## [Problem requirements]
Below is a listing; print exactly its lines from the one containing "100% eigenaar van Energiehout BV" down to the one containing "Представление меня зовут……..", both inclusive, with every picture left out.

## [Information shown]
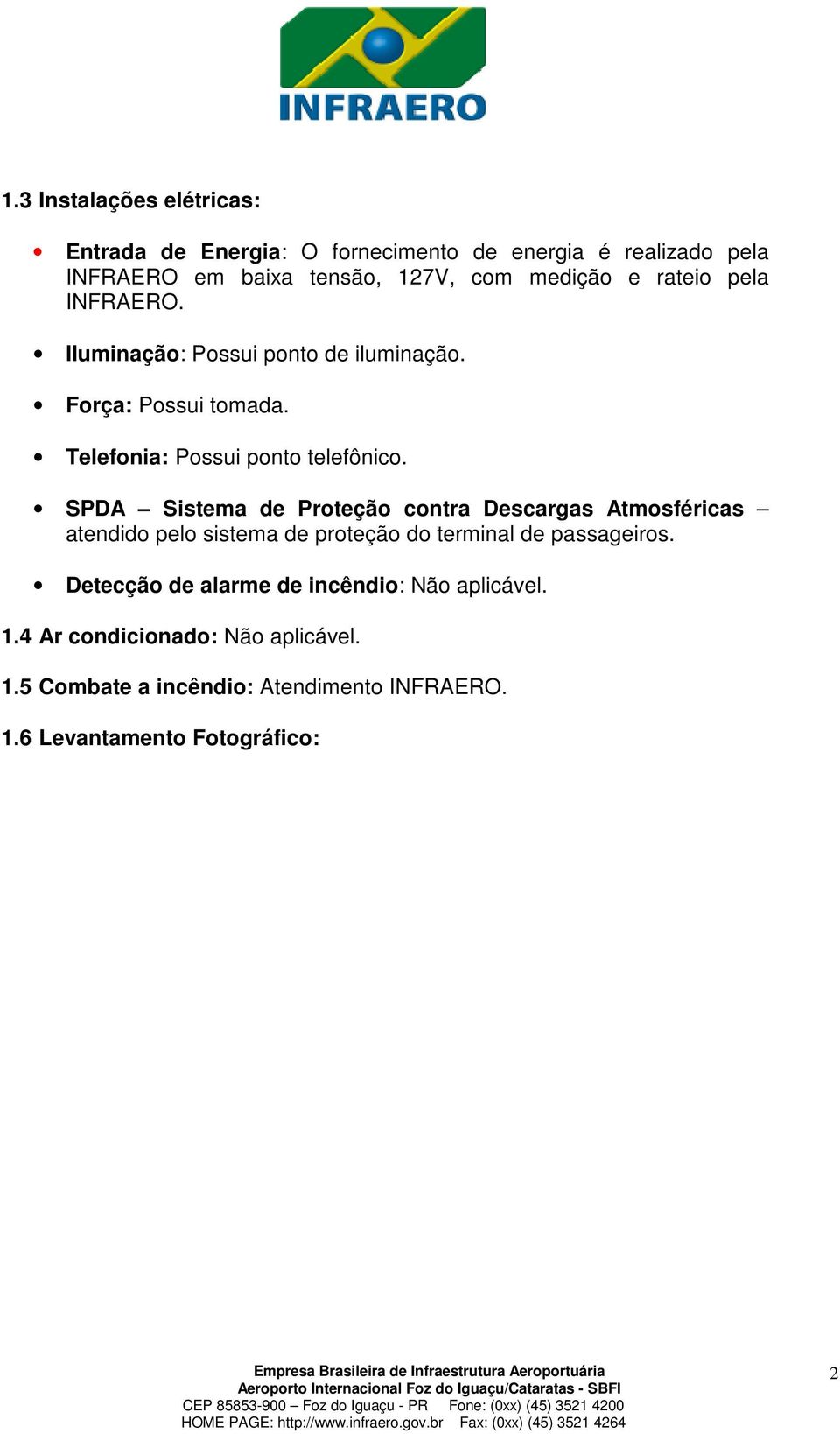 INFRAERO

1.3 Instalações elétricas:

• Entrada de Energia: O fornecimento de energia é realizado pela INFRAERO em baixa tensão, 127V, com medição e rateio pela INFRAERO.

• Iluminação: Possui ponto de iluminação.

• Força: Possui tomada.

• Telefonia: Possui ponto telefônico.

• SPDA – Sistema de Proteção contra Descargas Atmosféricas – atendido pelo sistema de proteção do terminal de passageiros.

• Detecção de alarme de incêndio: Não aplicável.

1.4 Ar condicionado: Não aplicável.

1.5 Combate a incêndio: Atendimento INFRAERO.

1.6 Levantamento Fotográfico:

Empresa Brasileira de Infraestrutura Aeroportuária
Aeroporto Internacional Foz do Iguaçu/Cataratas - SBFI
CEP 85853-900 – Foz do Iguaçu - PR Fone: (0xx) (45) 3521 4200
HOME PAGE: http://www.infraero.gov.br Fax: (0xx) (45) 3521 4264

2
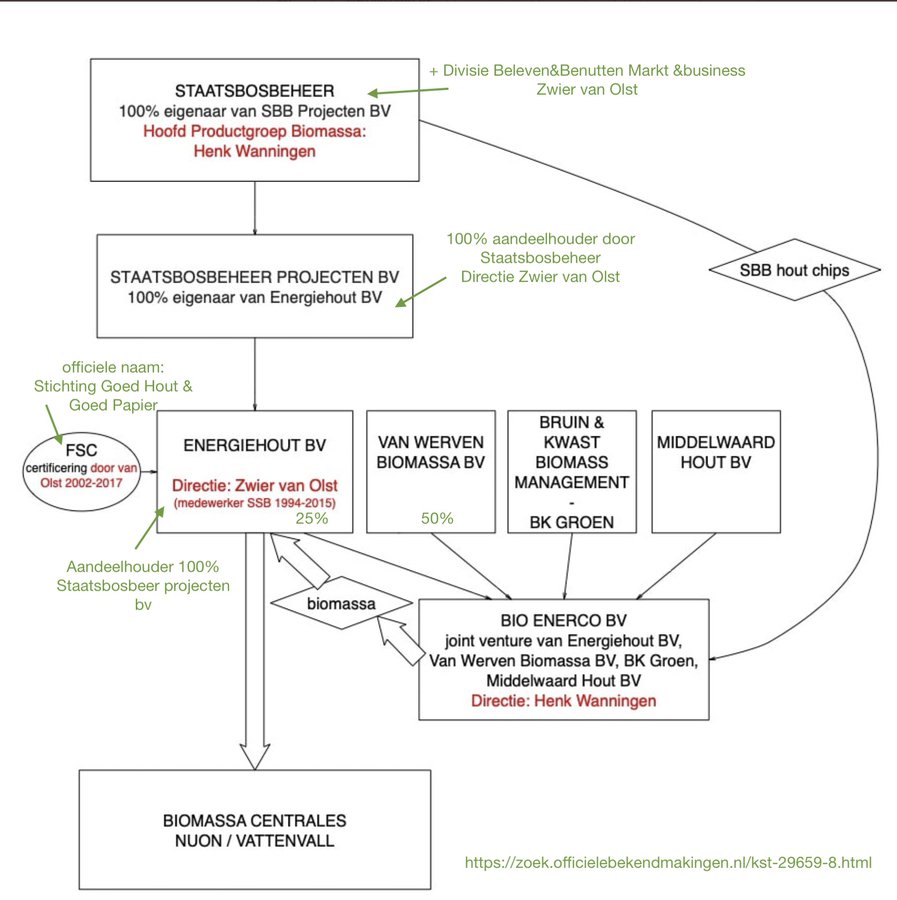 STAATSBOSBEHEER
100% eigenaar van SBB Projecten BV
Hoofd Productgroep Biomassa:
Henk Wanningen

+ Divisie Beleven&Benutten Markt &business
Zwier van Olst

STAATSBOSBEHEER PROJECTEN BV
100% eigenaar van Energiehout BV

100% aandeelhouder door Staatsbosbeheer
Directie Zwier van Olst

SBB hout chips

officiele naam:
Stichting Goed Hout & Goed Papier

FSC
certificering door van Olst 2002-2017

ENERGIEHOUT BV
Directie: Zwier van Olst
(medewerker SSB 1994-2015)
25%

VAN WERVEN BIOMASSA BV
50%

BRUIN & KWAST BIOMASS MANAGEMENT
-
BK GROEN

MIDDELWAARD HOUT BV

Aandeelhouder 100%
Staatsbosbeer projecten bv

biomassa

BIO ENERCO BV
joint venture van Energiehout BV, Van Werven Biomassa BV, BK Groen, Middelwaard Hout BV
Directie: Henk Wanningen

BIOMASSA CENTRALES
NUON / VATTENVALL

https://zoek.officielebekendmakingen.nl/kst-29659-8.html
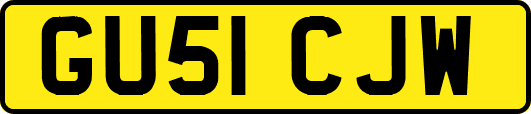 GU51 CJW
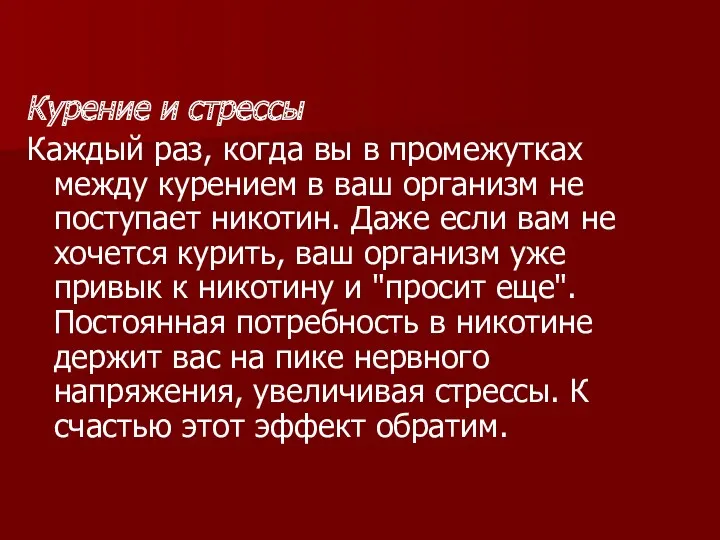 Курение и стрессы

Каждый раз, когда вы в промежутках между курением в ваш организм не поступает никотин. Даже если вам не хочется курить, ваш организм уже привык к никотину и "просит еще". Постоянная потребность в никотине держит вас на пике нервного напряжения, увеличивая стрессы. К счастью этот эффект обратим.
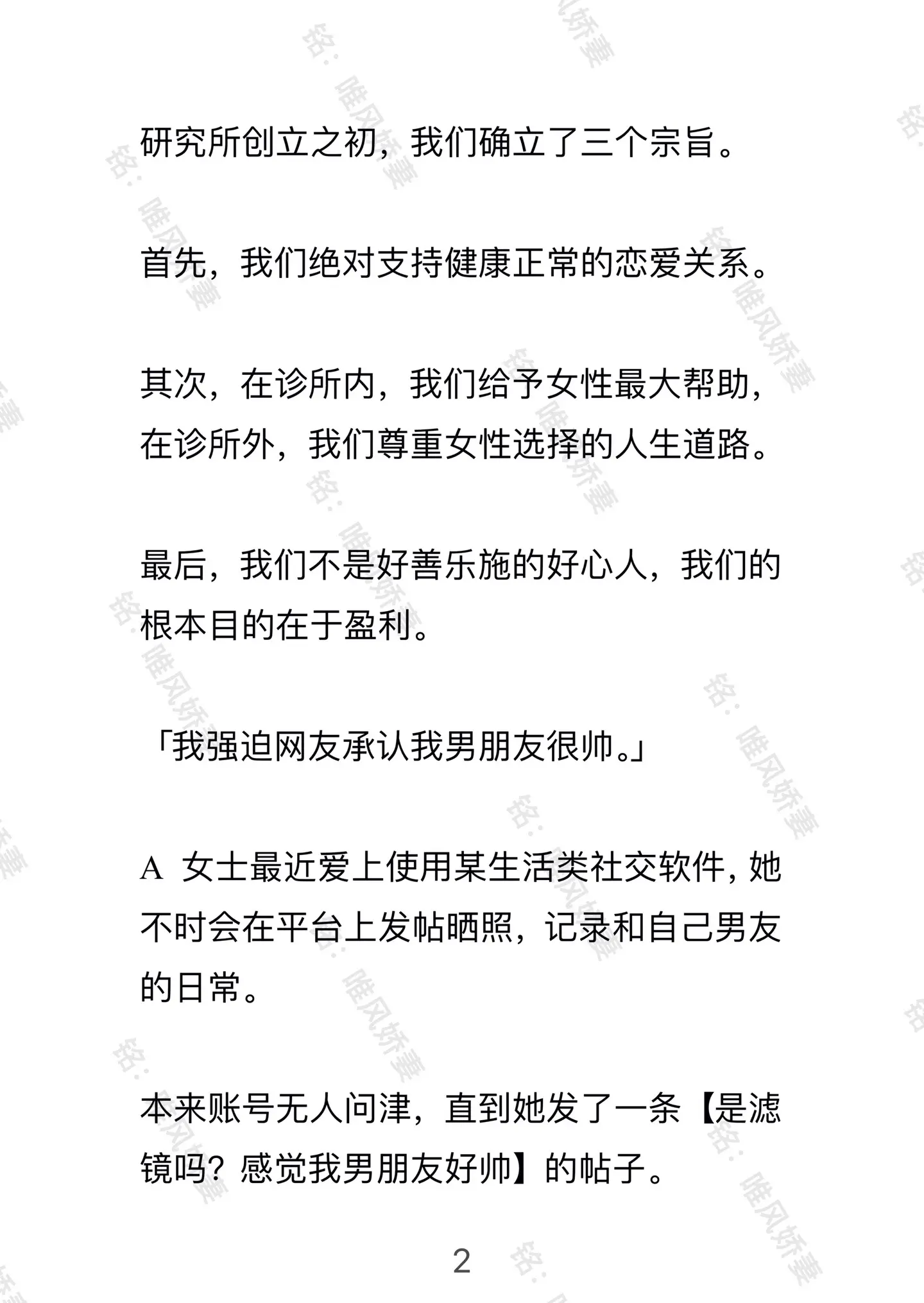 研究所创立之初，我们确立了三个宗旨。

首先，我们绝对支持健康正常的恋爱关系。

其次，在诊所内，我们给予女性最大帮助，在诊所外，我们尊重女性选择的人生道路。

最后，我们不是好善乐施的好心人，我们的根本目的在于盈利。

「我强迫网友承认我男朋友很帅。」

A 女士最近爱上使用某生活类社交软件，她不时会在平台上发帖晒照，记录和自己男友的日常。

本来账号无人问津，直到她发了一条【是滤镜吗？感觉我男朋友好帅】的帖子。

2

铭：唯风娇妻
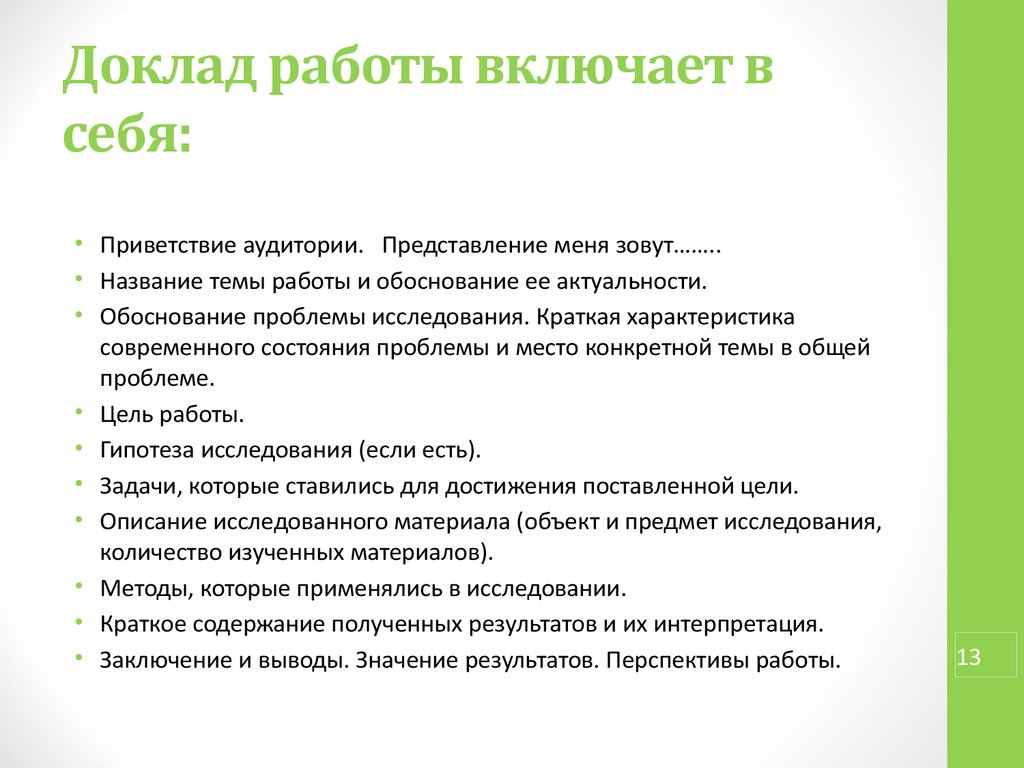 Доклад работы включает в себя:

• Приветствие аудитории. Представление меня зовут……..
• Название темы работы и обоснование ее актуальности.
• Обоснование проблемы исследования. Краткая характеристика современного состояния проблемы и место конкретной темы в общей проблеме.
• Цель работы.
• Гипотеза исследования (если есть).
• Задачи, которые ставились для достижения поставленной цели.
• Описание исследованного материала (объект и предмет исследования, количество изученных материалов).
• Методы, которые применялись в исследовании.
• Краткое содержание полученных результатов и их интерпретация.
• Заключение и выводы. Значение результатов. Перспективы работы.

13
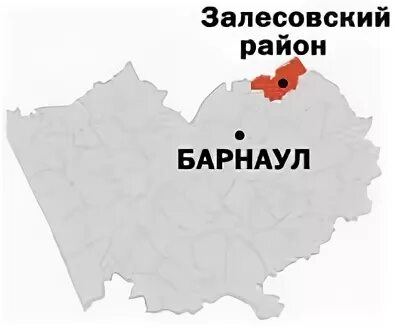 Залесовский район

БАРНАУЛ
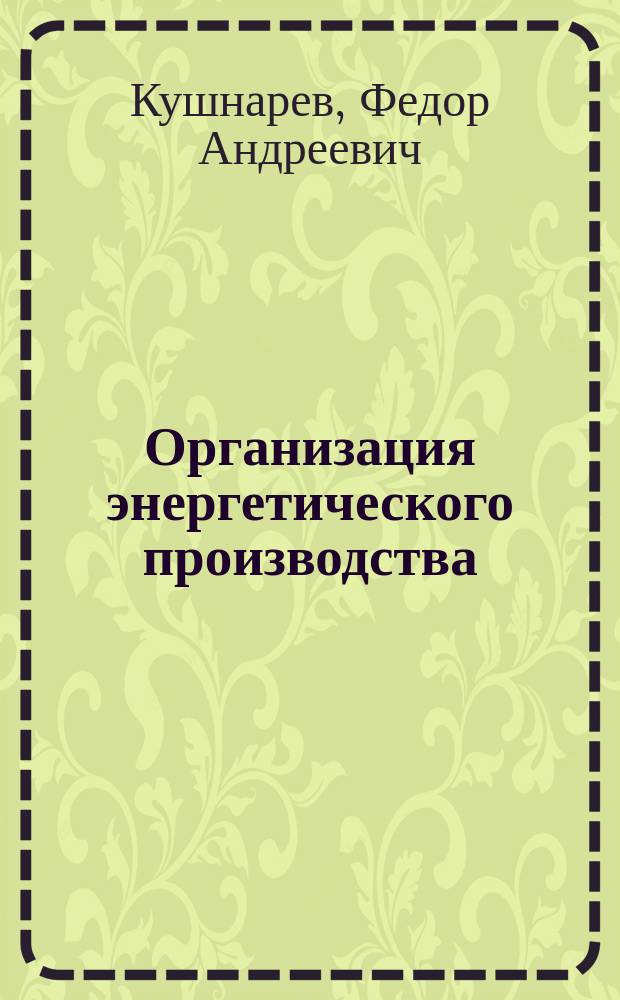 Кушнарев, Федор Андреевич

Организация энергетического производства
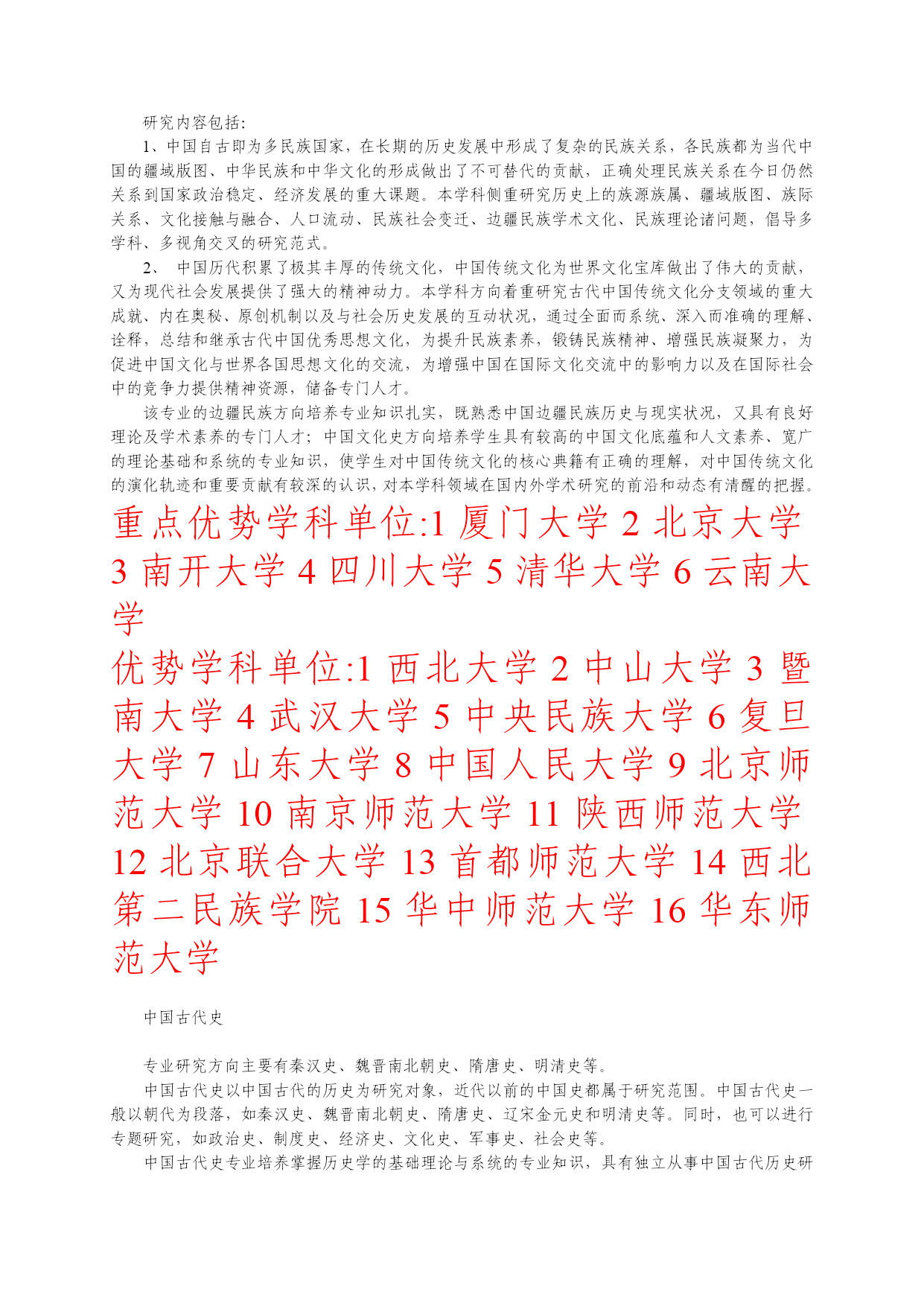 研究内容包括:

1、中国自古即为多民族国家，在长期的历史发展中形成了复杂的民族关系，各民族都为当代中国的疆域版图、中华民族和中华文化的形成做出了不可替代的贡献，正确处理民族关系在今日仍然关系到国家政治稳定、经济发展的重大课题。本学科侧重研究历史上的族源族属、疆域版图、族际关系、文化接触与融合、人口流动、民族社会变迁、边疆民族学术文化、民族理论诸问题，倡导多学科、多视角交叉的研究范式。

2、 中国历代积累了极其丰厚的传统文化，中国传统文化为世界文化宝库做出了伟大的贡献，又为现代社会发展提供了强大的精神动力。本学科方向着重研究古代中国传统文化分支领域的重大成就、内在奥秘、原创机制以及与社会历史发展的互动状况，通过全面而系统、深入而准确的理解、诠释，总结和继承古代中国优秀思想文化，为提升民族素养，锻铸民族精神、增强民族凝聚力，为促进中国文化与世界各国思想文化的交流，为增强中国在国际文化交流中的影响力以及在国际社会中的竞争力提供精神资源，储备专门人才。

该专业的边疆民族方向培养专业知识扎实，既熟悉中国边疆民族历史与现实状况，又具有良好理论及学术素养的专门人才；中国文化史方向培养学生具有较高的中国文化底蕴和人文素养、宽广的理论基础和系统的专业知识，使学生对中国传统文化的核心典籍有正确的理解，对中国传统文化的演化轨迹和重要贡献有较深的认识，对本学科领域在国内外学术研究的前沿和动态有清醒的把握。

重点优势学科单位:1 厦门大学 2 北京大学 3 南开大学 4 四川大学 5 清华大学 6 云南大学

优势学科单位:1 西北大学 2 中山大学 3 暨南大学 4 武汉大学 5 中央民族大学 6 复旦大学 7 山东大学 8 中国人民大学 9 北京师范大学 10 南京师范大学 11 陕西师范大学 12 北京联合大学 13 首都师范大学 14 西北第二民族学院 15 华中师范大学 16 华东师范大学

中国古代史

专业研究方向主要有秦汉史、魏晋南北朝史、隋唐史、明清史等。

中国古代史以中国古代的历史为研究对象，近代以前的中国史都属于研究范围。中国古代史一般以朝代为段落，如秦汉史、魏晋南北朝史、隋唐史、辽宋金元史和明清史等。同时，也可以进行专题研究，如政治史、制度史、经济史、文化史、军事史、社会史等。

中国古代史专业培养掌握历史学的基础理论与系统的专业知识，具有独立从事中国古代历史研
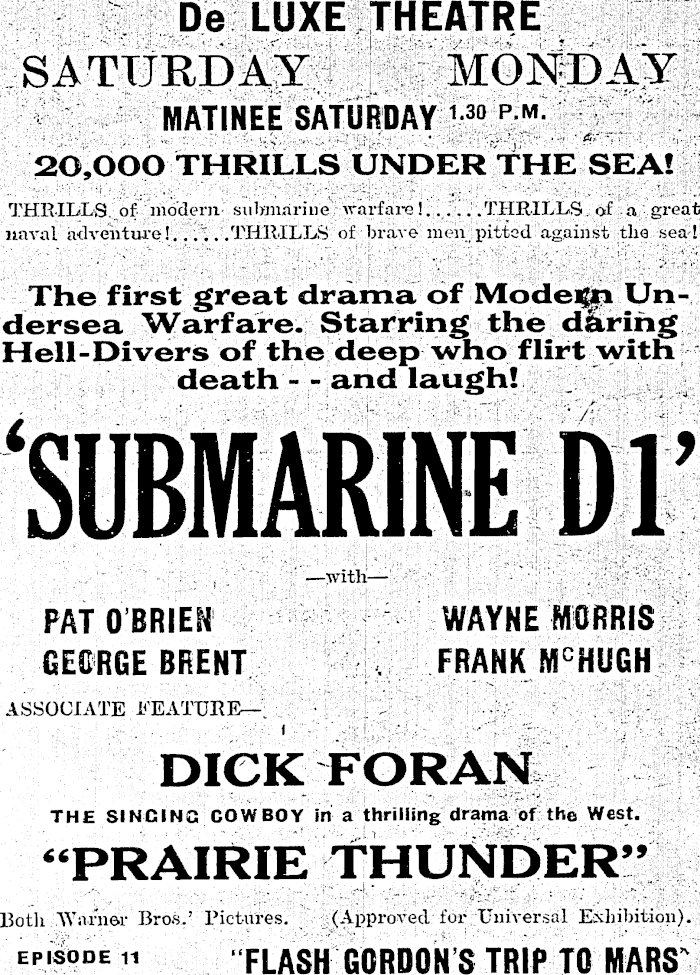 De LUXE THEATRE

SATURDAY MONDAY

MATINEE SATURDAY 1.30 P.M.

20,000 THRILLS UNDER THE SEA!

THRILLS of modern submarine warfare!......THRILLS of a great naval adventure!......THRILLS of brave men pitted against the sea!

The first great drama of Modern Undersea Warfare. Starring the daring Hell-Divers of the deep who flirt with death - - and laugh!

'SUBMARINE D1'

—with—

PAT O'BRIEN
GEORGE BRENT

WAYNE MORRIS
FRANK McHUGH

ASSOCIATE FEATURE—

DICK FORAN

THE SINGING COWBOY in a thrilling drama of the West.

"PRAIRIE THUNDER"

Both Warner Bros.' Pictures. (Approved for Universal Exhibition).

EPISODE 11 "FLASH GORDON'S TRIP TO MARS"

## [Result of this task]
100% eigenaar van Energiehout BV

100% aandeelhouder door Staatsbosbeheer
Directie Zwier van Olst

SBB hout chips

officiele naam:
Stichting Goed Hout & Goed Papier

FSC
certificering door van Olst 2002-2017

ENERGIEHOUT BV
Directie: Zwier van Olst
(medewerker SSB 1994-2015)
25%

VAN WERVEN BIOMASSA BV
50%

BRUIN & KWAST BIOMASS MANAGEMENT
-
BK GROEN

MIDDELWAARD HOUT BV

Aandeelhouder 100%
Staatsbosbeer projecten bv

biomassa

BIO ENERCO BV
joint venture van Energiehout BV, Van Werven Biomassa BV, BK Groen, Middelwaard Hout BV
Directie: Henk Wanningen

BIOMASSA CENTRALES
NUON / VATTENVALL

https://zoek.officielebekendmakingen.nl/kst-29659-8.html
 GU51 CJW
 Курение и стрессы

Каждый раз, когда вы в промежутках между курением в ваш организм не поступает никотин. Даже если вам не хочется курить, ваш организм уже привык к никотину и "просит еще". Постоянная потребность в никотине держит вас на пике нервного напряжения, увеличивая стрессы. К счастью этот эффект обратим.
 研究所创立之初，我们确立了三个宗旨。

首先，我们绝对支持健康正常的恋爱关系。

其次，在诊所内，我们给予女性最大帮助，在诊所外，我们尊重女性选择的人生道路。

最后，我们不是好善乐施的好心人，我们的根本目的在于盈利。

「我强迫网友承认我男朋友很帅。」

A 女士最近爱上使用某生活类社交软件，她不时会在平台上发帖晒照，记录和自己男友的日常。

本来账号无人问津，直到她发了一条【是滤镜吗？感觉我男朋友好帅】的帖子。

2

铭：唯风娇妻
 Доклад работы включает в себя:

• Приветствие аудитории. Представление меня зовут……..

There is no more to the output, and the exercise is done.